Jon Miller has been a play-by-play announcer on more network television baseball broadcasts than anybody, dating back to 1947.
Ernie Harwell is revered in Detroit and across Michigan, but he only appeared on network TV a handful of times.
Vin Scully has already announced that he plans to come back from his 65th season with the Dodgers in 2014. Except for his brief stint with NBC, Scully has few national broadcasts to his credit.
We know all these facts are more because Tony Miller has crunched the numbers.
Miller, 20, is a senior broadcasting major at Goshen College and a 2010 Bethany Christian High School graduate.
A lifelong sports fan with a real affinity for baseball – something he got from his father Lyle – became fascinated with broadcasting at a young age when he learned that “people were getting paid to to talk about baseball for three hours a day.”

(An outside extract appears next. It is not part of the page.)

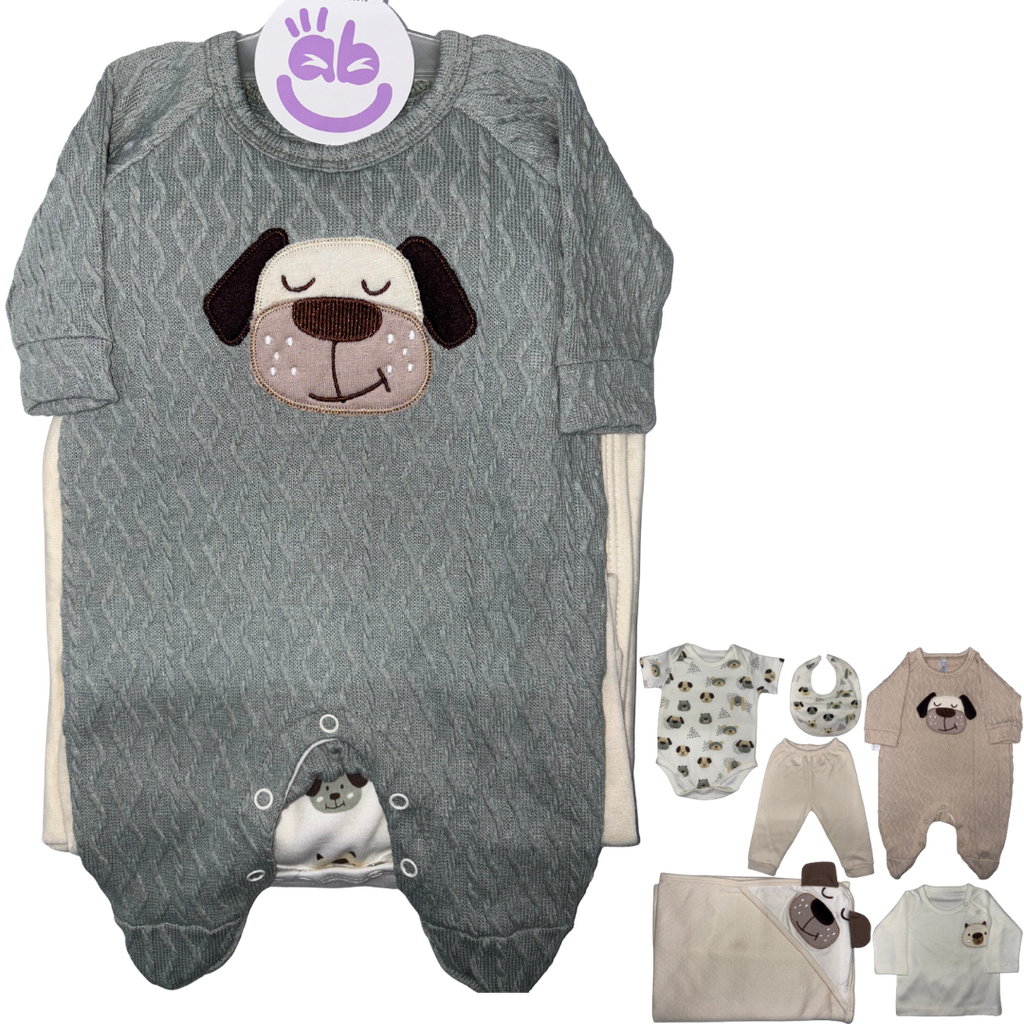 [4257] R7083 Primer Día Perrito (Línea Premium) Gris Talla: Única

Besides working toward his degree – Tony also hopes to minor in multimedia communication – Miller is kept busy as a play-by-play announcer for Goshen College events on WGCS-FM 91.1 (The Globe) and high school contests for Regional Radio Sports Network as well as sports editor for The Record (GC’s student newspaper).
Naturally curious, Tony began looking into the history of broadcasting and soon discovered that the data was out there it just had to be pulled together.

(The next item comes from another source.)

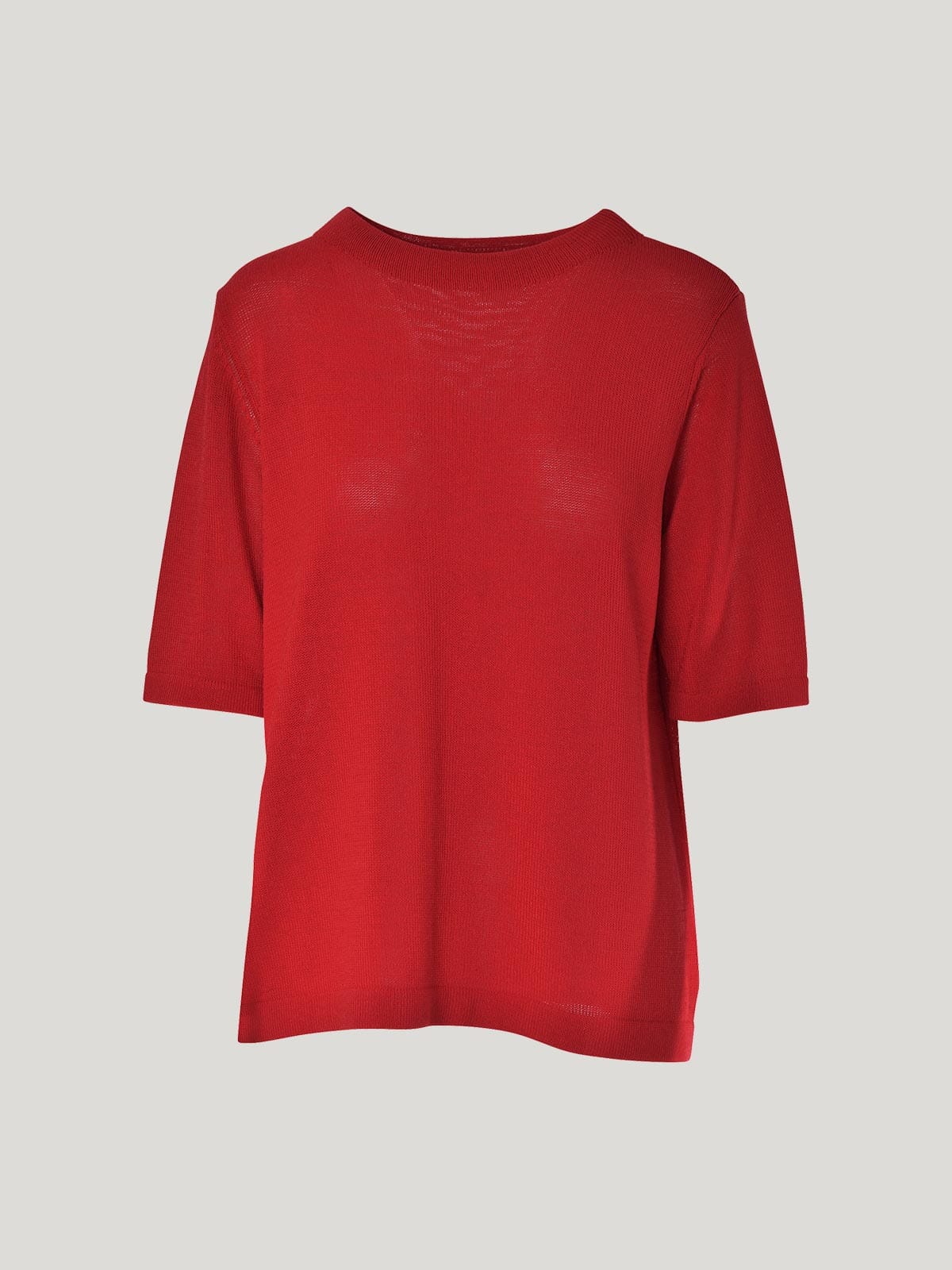 Echo Knit Tee  Scarlet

“Since the late 1940s, there has always been more and more (baseball on) TV,” says Miller, who belongs to the Society for American Baseball Research’s new Baseball and the Media Committee. “I know that Dizzy Dean (famous for phrases like “he slud into third”) was blacked out in many major league markets, but was popular in rural areas.”
Miller says Ol’ Diz would probably not get a network gig if he were still around.
While the New York Yankees have been on network TV more than any other team by a wide margin, Miller can tell you that Milwaukee Braves got very little TV coverage even during the club’s glory years in the 1950s.
Milwaukee was on a “UHF island.”
“It was hard to get a long distance TV signal in Wisconsin,” says Miller, who notes that the South Bend market was in a similar situation and that’s why 16 is the lowest local channel number while Chicago has several single digit stations.
As a reader and contributor to the forum at 506sports.com (the website that does NFL TV market maps), Miller has viewed secondary sources and noticed how owners were worried about protecting the live game and didn’t immediately see broadcasts as free advertising.
Bill Wirtz, the late former owner of the Chicago Blackhawks, was famous for not allowing his home hockey contests to be broadcast.
Miller points out that Wirtz was in the unique position of also owning a concession company and he stood to gain from having a full house of hungry and thirsty fans.
But before Miller began cataloging these national baseball broadcasts in spreadsheet form, there was just what he calls “anecdotal history.”
Now we know that as of the lists most recent update that Ken Rosenthal had made the most appearances as a national field announcer/reporter while play-by-play man Miller and analyst Morgan have worked together 560 times – more than any other network tandem.
One of Tony Miller’s next probable projects is to delve further into all-time announcer pairings. He also has the data to go deeper on football broadcasts.
As part of Miller’s interest in baseball, he is interested in rain delays.
“I’m intrigued with rain delays because, quite simply, they screw things up,” says Miller. “Games that run long or get postponed because of the weather create problems for media trying to cover the games (both in print and on-air), but in addition, they trigger schedule changes, attendance drop-offs, concession sales, roster moves … the list could go on.
“With that many facets of baseball being affected by precipitation, I’m surprised there’s not a more systematic record kept of them. Until (I think) the last couple of years, they weren’t even in the (Associated Press) box scores. So much of baseball has been quantified that it seems strange to not have numbers that say something like “64 percent of rain delays longer than two hours end in calling the game.”
In his junior year at Bethany, Miller founded a blog called “Bleeding Bruin Blue.” It was a place to keep up with all things Bethany sports.
“There were things going on at Bethany that nobody realizes,” says Miller. “Teams were improving, jelling.”
One year, Miller initiated the ambitious Project 440 (the approximate number of athletic contests at the school at all levels) and was active in updating the blog until he got too busy with his college pursuits.
“Bleeding Bruin Blue” now serves as a social media fan site.